Answer these from the study summary on newborn thyroid levels below:
(a) How many of the 200 babies were preterm?
(b) What share of the babies were born by normal delivery?
(c) What was the mean TSH in the venous blood collected after 48 hours?

*** Opening of Excerpt to read ***

A COMPARISON OF NEONATAL THYROID PARAMETERS OF CORD BLOOD AND NEWBORN VENOUS BLOOD AMONGST NEW-BORNS OF AVMC
Dr. Murali Krishna*, Dr. Rengaswamy, Dr. Nalini and Dr. Raghupathy
Background: Hypothyroidism may be congenital or may be acquired which might or may not have a delayed onset. Incomplete thyroid development and decreased thyroid hormone biosynthesis is a result of congenital hypothyroidism. Screening is usually missed in areas where testing is not done and is the reason for new cases of hypothyroid cases. India has a higher incidence of neonatal hypothyroidism. Aim: To evaluate whether cord blood can be used as a primary thyroid screening tool. Method: The study was taken up in the department of pediatrics of a tertiary teaching hospital. A total of 200 babies were taken for the study during the whole study period. The cord blood at the time of delivery and 48-hour serum blood was collected and sent to the lab for thyroid profile estimation. Results: The study consisted of 106 males and 94 female infants. Among the 200 subjects, 167 were term babies and 33 were preterm. The mode of delivery was 77.5% had lower segment cesarean section and the remaining 22.5% were normal deliveries. The mean birth weight was 2.810 kgs. The mean TSH 6.99±4.81, the mean T3 level was 80.43±39.06 and the meanT4 level among the subjects was 10.90±4.59. The systemic venous blood was collected after 48 hours for thyroid profiling. The mean TSH was 4.65±4.03, the mean T3 level was 114.205±38.27 and the mean T4 level among the subjects was 13.89±5.60. On comparison of cord blood, TSH and systemic venous blood TSH association were noted which was statistically significant. Association was between cord blood T3 and 48-hour venous blood was present and statistically significant. Cord blood for T4 and venous blood for T4 association was seen and statistically significance present. Conclusion: from the present study, it can be suggested cord blood can be used as a marker for thyroid screening tool.
Keywords: Cord blood, Systemic Venous blood, TSH, T3, and T4.

*** Close of Excerpt to read ***
*** Opening of Recorded information ***

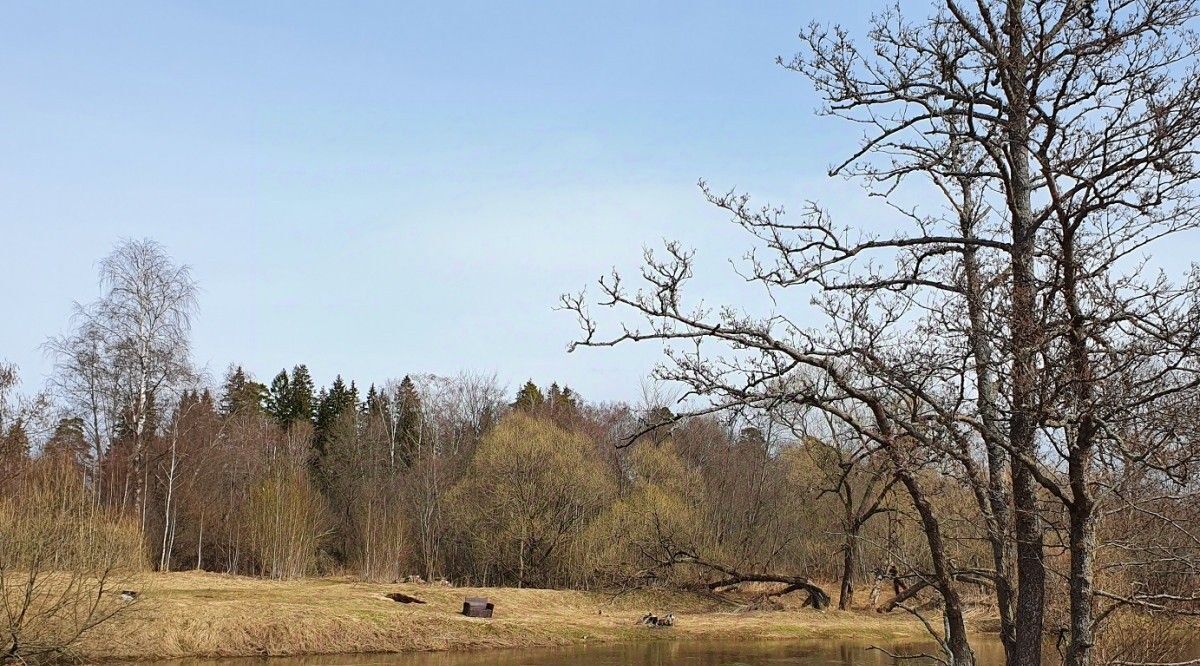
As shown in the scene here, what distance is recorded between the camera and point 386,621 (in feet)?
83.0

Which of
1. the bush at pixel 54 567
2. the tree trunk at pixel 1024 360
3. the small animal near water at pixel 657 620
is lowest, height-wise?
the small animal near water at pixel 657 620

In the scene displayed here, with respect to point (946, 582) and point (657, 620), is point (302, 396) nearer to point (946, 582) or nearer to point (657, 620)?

*** Close of Recorded information ***
*** Opening of Recorded information ***

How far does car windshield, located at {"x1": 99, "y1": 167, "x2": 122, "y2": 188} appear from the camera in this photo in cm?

*** Close of Recorded information ***

Result of this task:
(a) 33
(b) 22.5%
(c) 4.65±4.03